CaCO_3(s) CaO_(s) + CO_2(g)

and

Ca(OH)_2(s)  CaO_(s) + H₂O_(g)

m(CaO)=0.6 * (m(CaCO₃)+m(Ca(OH)₂))

Perfect so far.

Now, you should be also able to write another, slightly similar equation, expressing mass of CaO produced through the stoichiometry of both reactions. How much CaO will be produced from m(CaCO₃)?

Will you be able to solve the problem having these two equations? It is just a simple algebra then.

Can I add upper equations one to another or not?

Ca(OH)_2(s) + CaCO_3(s)  2CaO_(s) + H₂O_(g) +  CO_2(g)

And why not

17Ca(OH)_2(s) + 31CaCO_3(s)  48CaO_(s) + 17H₂O_(g) + 31CO_2(g)

neither of these is "better", but as you see after adding them you won't have a unique reaction equation, so you can't use it for calculations. Reactions go separately, not together (even if they occur in the same place), and each one is governed by its own stoichiometry.

Do I need any other data except molar masses or ? What if I say that 1 mole of Ca(OH)_2(s) and 1 mole of CaCO_3(s) entered the equation and then....

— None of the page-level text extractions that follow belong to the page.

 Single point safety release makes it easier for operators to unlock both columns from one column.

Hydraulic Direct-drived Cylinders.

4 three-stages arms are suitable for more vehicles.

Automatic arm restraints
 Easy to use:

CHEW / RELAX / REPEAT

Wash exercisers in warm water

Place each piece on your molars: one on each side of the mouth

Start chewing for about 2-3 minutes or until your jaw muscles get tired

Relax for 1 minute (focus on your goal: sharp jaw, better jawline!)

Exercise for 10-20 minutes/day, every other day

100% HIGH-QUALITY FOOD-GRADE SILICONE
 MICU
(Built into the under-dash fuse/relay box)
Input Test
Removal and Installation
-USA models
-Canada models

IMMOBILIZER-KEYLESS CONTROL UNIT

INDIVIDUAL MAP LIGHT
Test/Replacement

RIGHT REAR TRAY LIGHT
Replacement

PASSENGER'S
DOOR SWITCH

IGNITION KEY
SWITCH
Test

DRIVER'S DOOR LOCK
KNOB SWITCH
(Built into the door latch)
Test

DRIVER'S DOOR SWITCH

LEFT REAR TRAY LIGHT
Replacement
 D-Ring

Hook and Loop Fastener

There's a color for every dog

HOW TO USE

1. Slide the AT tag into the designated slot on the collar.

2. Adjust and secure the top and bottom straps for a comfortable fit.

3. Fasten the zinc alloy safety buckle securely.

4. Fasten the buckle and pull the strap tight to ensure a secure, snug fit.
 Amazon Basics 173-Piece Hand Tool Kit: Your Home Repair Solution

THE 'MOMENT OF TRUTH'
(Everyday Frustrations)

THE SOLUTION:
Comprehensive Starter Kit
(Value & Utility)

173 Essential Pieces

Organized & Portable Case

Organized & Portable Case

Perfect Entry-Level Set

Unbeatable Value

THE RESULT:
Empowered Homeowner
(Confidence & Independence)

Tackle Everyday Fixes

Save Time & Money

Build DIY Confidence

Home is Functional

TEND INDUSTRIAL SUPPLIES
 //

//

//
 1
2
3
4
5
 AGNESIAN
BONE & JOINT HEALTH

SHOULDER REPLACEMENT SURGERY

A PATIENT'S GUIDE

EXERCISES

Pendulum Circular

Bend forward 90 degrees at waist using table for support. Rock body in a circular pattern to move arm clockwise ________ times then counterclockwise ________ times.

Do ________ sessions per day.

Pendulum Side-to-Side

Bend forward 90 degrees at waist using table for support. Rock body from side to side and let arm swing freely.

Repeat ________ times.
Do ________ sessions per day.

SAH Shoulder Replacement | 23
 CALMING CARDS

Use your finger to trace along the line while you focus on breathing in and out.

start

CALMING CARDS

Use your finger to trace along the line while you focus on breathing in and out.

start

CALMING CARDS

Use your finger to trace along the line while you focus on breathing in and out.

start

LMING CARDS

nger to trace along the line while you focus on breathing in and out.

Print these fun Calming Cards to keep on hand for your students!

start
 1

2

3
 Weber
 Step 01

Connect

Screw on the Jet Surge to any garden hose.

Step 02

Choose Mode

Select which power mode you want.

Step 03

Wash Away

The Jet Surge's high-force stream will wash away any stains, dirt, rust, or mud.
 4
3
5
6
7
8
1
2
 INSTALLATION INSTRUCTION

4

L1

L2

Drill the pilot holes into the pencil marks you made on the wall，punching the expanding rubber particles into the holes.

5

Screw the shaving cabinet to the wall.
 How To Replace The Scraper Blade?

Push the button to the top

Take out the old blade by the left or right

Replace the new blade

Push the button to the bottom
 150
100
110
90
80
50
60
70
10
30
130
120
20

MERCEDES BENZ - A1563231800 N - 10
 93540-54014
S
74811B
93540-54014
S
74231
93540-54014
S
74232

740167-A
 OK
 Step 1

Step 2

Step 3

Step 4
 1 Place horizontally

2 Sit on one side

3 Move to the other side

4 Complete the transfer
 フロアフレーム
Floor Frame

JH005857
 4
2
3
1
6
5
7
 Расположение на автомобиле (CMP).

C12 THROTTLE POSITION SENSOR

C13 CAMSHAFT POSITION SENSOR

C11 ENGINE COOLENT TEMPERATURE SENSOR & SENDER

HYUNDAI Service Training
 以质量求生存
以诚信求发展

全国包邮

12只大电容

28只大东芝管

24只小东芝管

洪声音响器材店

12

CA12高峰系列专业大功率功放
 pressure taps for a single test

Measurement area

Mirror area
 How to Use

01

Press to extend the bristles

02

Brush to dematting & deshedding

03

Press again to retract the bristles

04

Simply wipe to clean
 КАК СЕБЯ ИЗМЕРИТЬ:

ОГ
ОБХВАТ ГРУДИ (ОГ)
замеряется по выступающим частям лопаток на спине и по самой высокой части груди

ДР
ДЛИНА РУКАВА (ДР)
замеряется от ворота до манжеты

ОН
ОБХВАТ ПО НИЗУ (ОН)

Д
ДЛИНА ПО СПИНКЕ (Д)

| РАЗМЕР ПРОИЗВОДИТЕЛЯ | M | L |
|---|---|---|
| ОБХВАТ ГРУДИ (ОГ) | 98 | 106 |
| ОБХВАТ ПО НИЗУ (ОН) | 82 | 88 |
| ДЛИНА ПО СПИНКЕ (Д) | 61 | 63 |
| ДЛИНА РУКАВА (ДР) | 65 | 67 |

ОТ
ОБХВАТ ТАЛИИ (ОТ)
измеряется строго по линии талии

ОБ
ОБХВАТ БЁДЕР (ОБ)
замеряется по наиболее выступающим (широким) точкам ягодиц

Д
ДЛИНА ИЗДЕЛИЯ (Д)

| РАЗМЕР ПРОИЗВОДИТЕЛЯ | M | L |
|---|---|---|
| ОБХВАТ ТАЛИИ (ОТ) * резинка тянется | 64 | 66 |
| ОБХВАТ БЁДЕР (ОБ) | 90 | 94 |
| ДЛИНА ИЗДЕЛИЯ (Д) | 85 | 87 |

If the problem was that easy, you could answer it right away, just converting molar ratio to mass ratio.

[Johulus]

I think I did it. I've come across the same task somewhere else but it is said that there is 100 g of the initial mixture. It makes the whole thing easier. I guess, actually, that they had left out that mass because maybe they expected that I would use 100 g of the initial mixture while calculating.

[Borek]

Assuming 100g (or any other number) for the total mass makes things easier, but is not necessary - once you get both equations you can solve the system for the ratio of the masses and total mass will cancel out.